The architecture is three copies:

  • Knowledge base SoT (global-claude-setup/settings.json) — the canonical reference
  • Personal profile (~/.claude/settings.json) — direct copy of the SoT
  • Work profile (~/.claude-work/settings.json) — copy with 2 differences:
    1. statusLine.command has the CLAUDE_CONFIG_DIR prefix
    2. enabledMcpjsonServers includes work-specific database connections

All other settings (env, permissions, hooks, plugins) are identical. When editing, update the SoT first, then sync to both profiles.

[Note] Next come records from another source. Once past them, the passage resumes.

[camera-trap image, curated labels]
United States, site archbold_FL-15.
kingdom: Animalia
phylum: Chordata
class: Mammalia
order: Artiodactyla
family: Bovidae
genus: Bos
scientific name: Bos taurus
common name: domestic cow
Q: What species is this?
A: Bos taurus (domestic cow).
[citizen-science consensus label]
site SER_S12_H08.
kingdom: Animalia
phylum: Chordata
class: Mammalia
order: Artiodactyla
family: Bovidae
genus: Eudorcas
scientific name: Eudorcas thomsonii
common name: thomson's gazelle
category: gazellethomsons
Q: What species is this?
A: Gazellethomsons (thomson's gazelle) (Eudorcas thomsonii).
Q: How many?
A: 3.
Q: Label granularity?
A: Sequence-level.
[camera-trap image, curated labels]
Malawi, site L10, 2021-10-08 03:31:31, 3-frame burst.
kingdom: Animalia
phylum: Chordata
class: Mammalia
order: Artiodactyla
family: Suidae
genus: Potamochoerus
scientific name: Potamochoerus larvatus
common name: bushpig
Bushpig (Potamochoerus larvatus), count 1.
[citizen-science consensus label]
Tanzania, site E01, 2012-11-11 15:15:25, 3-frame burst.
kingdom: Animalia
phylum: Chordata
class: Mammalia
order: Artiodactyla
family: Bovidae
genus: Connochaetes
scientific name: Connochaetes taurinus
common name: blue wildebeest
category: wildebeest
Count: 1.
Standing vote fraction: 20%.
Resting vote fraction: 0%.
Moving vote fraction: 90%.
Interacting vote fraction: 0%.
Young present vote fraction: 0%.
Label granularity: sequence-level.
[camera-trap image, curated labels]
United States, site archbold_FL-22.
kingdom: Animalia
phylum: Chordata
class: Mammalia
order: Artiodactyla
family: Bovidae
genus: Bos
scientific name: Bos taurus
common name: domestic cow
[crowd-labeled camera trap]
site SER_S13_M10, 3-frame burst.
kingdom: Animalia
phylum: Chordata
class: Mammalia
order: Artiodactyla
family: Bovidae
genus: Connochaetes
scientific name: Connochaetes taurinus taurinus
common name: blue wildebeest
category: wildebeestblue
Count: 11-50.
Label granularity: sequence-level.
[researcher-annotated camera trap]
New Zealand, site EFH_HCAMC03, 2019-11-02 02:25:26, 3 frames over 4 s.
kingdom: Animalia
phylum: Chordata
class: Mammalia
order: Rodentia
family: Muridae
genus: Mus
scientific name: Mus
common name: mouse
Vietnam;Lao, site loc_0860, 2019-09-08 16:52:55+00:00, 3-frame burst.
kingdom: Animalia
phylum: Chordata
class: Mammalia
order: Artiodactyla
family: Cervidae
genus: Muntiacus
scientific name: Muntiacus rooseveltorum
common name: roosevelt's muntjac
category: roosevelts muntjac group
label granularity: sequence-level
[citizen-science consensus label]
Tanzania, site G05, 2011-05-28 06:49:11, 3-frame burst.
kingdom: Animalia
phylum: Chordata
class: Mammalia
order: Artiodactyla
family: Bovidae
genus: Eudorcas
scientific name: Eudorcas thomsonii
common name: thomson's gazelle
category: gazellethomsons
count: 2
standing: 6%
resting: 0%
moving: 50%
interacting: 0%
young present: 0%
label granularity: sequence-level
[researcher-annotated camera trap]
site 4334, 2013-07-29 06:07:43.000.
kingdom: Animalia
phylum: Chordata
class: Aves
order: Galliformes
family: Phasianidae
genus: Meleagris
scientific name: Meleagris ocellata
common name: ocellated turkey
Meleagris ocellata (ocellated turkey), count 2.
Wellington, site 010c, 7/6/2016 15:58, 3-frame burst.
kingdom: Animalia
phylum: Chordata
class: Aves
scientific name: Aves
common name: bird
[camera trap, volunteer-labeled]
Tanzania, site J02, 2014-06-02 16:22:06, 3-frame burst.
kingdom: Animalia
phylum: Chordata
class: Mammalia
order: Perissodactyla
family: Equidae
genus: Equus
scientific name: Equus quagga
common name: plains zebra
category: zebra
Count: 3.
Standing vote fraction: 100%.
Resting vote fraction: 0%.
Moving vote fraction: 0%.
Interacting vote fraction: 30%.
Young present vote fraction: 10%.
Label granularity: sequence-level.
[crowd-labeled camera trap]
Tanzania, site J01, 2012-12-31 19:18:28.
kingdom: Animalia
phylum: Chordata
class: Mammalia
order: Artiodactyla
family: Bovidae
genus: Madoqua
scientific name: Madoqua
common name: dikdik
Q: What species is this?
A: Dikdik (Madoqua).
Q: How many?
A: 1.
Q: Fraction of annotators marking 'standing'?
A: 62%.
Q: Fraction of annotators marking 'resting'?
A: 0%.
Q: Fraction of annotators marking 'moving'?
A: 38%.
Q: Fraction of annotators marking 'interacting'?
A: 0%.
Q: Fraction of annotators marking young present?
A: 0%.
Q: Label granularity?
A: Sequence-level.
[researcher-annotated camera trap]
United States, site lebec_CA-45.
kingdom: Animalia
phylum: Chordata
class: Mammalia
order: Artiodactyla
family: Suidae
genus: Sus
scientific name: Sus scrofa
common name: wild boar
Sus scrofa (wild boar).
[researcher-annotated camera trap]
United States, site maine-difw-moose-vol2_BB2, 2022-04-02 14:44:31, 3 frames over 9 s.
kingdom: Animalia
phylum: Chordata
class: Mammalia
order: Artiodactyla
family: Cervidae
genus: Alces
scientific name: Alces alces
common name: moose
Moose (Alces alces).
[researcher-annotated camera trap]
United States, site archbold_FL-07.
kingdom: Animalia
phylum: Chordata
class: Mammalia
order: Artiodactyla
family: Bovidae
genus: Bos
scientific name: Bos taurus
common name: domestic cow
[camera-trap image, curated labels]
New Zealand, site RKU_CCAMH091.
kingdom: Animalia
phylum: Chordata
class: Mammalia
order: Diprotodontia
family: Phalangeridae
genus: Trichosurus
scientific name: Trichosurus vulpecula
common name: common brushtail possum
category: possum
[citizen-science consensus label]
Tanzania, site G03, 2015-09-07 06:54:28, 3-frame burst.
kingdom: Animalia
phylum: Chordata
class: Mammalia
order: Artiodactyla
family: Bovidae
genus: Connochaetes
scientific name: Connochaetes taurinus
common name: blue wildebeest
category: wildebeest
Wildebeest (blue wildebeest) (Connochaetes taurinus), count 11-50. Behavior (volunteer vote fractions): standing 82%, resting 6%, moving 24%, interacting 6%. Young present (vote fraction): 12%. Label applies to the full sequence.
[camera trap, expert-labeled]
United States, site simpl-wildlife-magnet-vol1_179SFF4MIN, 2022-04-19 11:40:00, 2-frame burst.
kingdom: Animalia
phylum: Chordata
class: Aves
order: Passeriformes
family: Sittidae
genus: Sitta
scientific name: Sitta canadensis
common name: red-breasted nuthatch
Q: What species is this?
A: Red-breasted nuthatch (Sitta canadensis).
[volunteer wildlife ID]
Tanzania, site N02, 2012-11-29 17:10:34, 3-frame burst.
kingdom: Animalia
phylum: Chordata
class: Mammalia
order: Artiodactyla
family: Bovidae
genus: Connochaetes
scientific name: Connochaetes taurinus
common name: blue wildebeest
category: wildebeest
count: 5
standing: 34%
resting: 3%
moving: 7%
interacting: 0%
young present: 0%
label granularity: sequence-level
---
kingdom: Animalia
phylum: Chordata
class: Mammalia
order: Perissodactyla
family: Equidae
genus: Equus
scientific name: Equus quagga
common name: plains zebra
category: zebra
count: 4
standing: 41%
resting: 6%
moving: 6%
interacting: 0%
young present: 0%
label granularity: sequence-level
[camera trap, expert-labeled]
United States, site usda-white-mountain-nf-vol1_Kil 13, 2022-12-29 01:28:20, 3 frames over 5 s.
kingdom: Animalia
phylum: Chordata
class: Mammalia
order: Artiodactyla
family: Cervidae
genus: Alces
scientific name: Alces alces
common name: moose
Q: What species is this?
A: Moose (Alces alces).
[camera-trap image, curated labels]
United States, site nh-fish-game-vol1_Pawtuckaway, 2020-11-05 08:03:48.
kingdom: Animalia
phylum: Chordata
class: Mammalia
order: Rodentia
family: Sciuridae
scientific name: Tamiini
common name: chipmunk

Watch out for junk accumulation. Interactive permission approvals (“Always allow”) store the exact command string as a permission entry — including multi-line bash scripts, entire code blocks, and auth tokens. My work profile accumulated ~160 entries (32KB) before cleanup. The Bash(*) catch-all prevents this by auto-approving before the interactive prompt fires.

Cross-Check Discipline

When creating shared instructions, cross-check all prompt files for personal references that won’t work for other developers:

  • Hardcoded absolute paths (/Users/username/...)
  • Personal usernames in assignee fields
  • References to gitignored scripts or folders
  • MCP tool references without “if configured” guard
  • Buffer location (~/dev/personal/3b/.claude/buffer.md)
  • Symlink documentation (docs/ pointing to personal paths)
  • User context sections (level, experience, role)

This checklist catches the leaks that guard comments alone can miss. Run through it before every PR that touches AI configuration files.

The Result

New developers clone the repo and get working Claude Code instructions immediately. Personal customizations stay private. The sync script prevents drift across AI tools. And the layer deduplication keeps token usage low by promoting shared principles to the global config.

The pattern scales to any number of projects and developers. The central SoT directory makes it easy to audit what’s shared vs. personal, and guard comments prevent accidental leaks at the point of authorship.